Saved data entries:
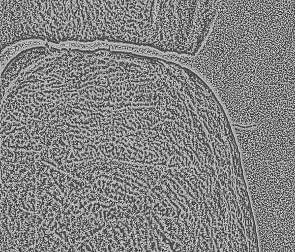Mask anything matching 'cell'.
Segmentation results:
<instances>
[{
    "label": "cell",
    "mask_w": 295,
    "mask_h": 252,
    "mask_svg": "<svg viewBox=\"0 0 295 252\" xmlns=\"http://www.w3.org/2000/svg\"><path fill=\"white\" fill-rule=\"evenodd\" d=\"M177 30L171 0H122L116 19L117 42L170 52Z\"/></svg>",
    "instance_id": "obj_1"
}]
</instances>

* GOAL: Copy the lines above word for word, omitting the pictures.

* RIGHT ANSWER:
Mask anything matching 'cell'.
Segmentation results:
<instances>
[{
    "label": "cell",
    "mask_w": 295,
    "mask_h": 252,
    "mask_svg": "<svg viewBox=\"0 0 295 252\" xmlns=\"http://www.w3.org/2000/svg\"><path fill=\"white\" fill-rule=\"evenodd\" d=\"M177 30L171 0H122L116 19L117 42L170 52Z\"/></svg>",
    "instance_id": "obj_1"
}]
</instances>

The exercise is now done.